Anyway, I feel very strongly about this particular issue and ask him what he thinks about newspapers printing front page photographs of corpses with their body fluids staining their clothes and pooling on the ground, and dead bodies being shown on television news, both media placed where young children can see them.
He folds his arms tight over his chest, but sees my point immediately. He says that of course televised footage of death and violence should be shown after the 9 o’ clock watershed, adding, ‘If you don’t show such images in order to protect children, then you infantilize the whole population.’
I suggest that the answer is radio, where the facts can be given and the situation described, without the accompanying sensational images. He is not drawn by this suggestion.

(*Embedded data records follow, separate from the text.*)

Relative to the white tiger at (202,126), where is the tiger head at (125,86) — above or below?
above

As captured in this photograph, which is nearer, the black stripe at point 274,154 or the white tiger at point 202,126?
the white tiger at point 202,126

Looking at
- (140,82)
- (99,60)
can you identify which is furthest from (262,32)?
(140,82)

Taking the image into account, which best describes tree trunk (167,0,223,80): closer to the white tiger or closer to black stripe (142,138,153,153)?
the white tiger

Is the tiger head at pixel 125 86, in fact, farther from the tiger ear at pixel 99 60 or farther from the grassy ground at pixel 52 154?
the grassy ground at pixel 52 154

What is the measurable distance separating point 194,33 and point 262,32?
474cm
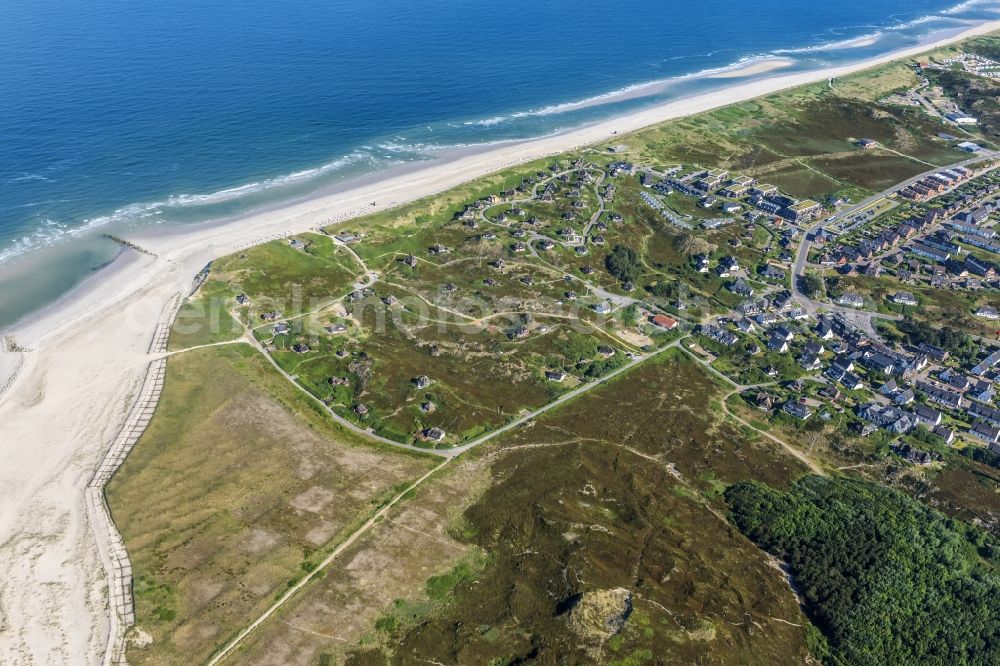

Buerk is a passionate believer in showing the public the true horror of war, of terrorism, and of starvation, and he implies that seeing these truths will shake us out of our complacency. I’m not sure. In Britain I do feel there is a strange mismatch between a desire for fictional violence; drama or computer games, and a distaste for real violence.
I am not convinced that fictional violence is always numbing. Our subconscious mind cannot differentiate between what is real and what is not. Fictional violence can therefore make us anxious or even paranoid. It is well recognized that people perceive themselves in danger in such situations as walking home alone, or in isolated places, when the likelihood of being attacked is, in reality, minimal (unless you are a young male, late teens to early twenties, then you should be keeping your wits about you).
Our disgust and abhorrence at REAL corpses and horrifically wounded bomb victims makes us turn away because we are powerless. We cannot stop it; it has already happened. Photojournalism casts us as impotent voyeurs. We feel ineffective, alarmed and frustrated.
We have some power over the televised fictional violence because we have chosen to watch, often knowing that there will be rough stuff, or we can stick to U and PG films. Where computer games are concerned, children have some power when they play such games; they have none when they accidentally see graphic and real violence that they cannot prevent, or suffering that they cannot alleviate.
That sounds as though I think we all have an altruistic gene. I mean that we do not only have ‘fight or flight’ responses, but that our natural urge is either to defend ourselves, help the wounded, or run like hell. With photojournalism we can do none of these things.
I am not a boy and cannot speak for the delight they experience in shooting and killing enemies on screen with a malicious zeal and ease that is startling – until we consider our tribal roots and wonder how we have managed to suppress this instinctive brutality for so long. It does strike a parent oddly having such carnage going on in the living room.
Buerk wants to raise our awareness, and he is right to do so, but my feeling is that journalists and editors need to be scrupulously selective, to make the point that atrocities happen, but not to labour it so that we no longer hear the message.